Et de la même manière que l’on dit de Pinhas qu’il était « fils d’Aaron »[[Bamidbar, 25-10.]], soulignant l’authenticité de son intention, à l’instar d’Aaron qui poursuivait la paix, intention qui fut attestée par l’Alliance de paix qu’il reçut en récompense, de la même manière que la vérité de cet acte est très rare, de la même manière l’authenticité de l’intention au moment du sacrifice, en vue de la paix de l’expiation, est très rare.
Le Midrash Rabba sur Pinhas compare explicitement les deux domaines : « …Il (Pinhas) a procuré expiation aux enfants d’Israël. Mais a-t-il offert un sacrifice pour que soit justifiée le terme « expiation » en cette circonstance ? Le verset veut en fait t’apprendre que celui qui verse le sang des impies est considéré comme s’il avait présenté un sacrifice ».

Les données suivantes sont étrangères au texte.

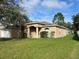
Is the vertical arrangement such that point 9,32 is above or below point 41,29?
below

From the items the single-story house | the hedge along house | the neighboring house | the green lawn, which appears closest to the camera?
the green lawn

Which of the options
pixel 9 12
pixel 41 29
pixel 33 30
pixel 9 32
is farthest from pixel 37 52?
pixel 9 32

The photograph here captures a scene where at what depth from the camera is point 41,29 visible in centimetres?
4622

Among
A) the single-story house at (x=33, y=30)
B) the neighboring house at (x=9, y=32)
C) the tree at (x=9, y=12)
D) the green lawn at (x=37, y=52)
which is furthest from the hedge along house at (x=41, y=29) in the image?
the green lawn at (x=37, y=52)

8. Dans tous ces cas, nous remarquons que la condition du zèle est le témoignage d’une humilité. Pour Pinhas c’est explicite dans le Midrash : « Il M’a révéré et a témoigné de l’humilité à l’égard de Mon Nom ». Au point d’endurer la mort et de perdre la prêtrise. D. s’humilie dans son savoir. Les filles de Tselophad ont eu l’humilité d’attendre les quarante années d’errance dans le désert, pour s’adresser d’abord aux chefs de dix, puis de cinquante, puis de cent, puis de mille, avant d’aller poser leur question devant Eléazar et Moïse. Josué est l’humilité même, dans la réserve de la tente d’étude de son maître. Les sacrifices aussi, pour être agréés, doivent être l’expression de l’humiliation de soi.
Disons que le zèle dont parle la Torah ici est une humilité qui prend une forme excessive, et paradoxale, qui exprime le lien vécu à l’Autre absolu.